==== STORED RECORDS

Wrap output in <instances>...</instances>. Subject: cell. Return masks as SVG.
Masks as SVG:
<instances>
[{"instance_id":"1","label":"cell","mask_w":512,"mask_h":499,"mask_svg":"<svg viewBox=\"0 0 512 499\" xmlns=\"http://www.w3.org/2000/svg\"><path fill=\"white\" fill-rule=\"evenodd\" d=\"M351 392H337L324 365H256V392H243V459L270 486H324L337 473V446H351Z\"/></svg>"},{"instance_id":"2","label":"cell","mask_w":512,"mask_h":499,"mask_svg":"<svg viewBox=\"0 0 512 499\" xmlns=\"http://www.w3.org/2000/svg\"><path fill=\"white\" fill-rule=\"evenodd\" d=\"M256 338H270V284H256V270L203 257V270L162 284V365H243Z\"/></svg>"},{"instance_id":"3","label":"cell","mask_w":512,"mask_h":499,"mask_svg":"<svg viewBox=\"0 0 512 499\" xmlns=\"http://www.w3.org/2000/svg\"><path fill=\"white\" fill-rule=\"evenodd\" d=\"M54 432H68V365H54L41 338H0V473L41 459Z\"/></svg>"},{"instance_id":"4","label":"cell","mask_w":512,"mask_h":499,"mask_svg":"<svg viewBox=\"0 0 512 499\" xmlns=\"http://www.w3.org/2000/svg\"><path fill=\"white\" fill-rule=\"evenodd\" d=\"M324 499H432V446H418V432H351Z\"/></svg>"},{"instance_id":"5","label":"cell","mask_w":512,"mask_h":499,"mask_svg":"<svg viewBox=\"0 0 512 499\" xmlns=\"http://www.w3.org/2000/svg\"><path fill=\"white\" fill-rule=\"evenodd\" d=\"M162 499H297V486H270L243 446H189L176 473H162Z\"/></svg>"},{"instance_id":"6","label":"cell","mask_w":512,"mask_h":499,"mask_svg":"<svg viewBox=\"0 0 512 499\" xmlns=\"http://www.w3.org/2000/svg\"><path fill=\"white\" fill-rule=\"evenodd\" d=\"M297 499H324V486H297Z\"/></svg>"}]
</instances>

========

* [YOUR GOAL]: Copy the dataset items above word for word, keeping every line as it appears.

* [FINISHED EXERCISE]:
Wrap output in <instances>...</instances>. Subject: cell. Return masks as SVG.
Masks as SVG:
<instances>
[{"instance_id":"1","label":"cell","mask_w":512,"mask_h":499,"mask_svg":"<svg viewBox=\"0 0 512 499\" xmlns=\"http://www.w3.org/2000/svg\"><path fill=\"white\" fill-rule=\"evenodd\" d=\"M351 392H337L324 365H256V392H243V459L270 486H324L337 473V446H351Z\"/></svg>"},{"instance_id":"2","label":"cell","mask_w":512,"mask_h":499,"mask_svg":"<svg viewBox=\"0 0 512 499\" xmlns=\"http://www.w3.org/2000/svg\"><path fill=\"white\" fill-rule=\"evenodd\" d=\"M256 338H270V284H256V270L203 257V270L162 284V365H243Z\"/></svg>"},{"instance_id":"3","label":"cell","mask_w":512,"mask_h":499,"mask_svg":"<svg viewBox=\"0 0 512 499\" xmlns=\"http://www.w3.org/2000/svg\"><path fill=\"white\" fill-rule=\"evenodd\" d=\"M54 432H68V365H54L41 338H0V473L41 459Z\"/></svg>"},{"instance_id":"4","label":"cell","mask_w":512,"mask_h":499,"mask_svg":"<svg viewBox=\"0 0 512 499\" xmlns=\"http://www.w3.org/2000/svg\"><path fill=\"white\" fill-rule=\"evenodd\" d=\"M324 499H432V446H418V432H351Z\"/></svg>"},{"instance_id":"5","label":"cell","mask_w":512,"mask_h":499,"mask_svg":"<svg viewBox=\"0 0 512 499\" xmlns=\"http://www.w3.org/2000/svg\"><path fill=\"white\" fill-rule=\"evenodd\" d=\"M162 499H297V486H270L243 446H189L176 473H162Z\"/></svg>"},{"instance_id":"6","label":"cell","mask_w":512,"mask_h":499,"mask_svg":"<svg viewBox=\"0 0 512 499\" xmlns=\"http://www.w3.org/2000/svg\"><path fill=\"white\" fill-rule=\"evenodd\" d=\"M297 499H324V486H297Z\"/></svg>"}]
</instances>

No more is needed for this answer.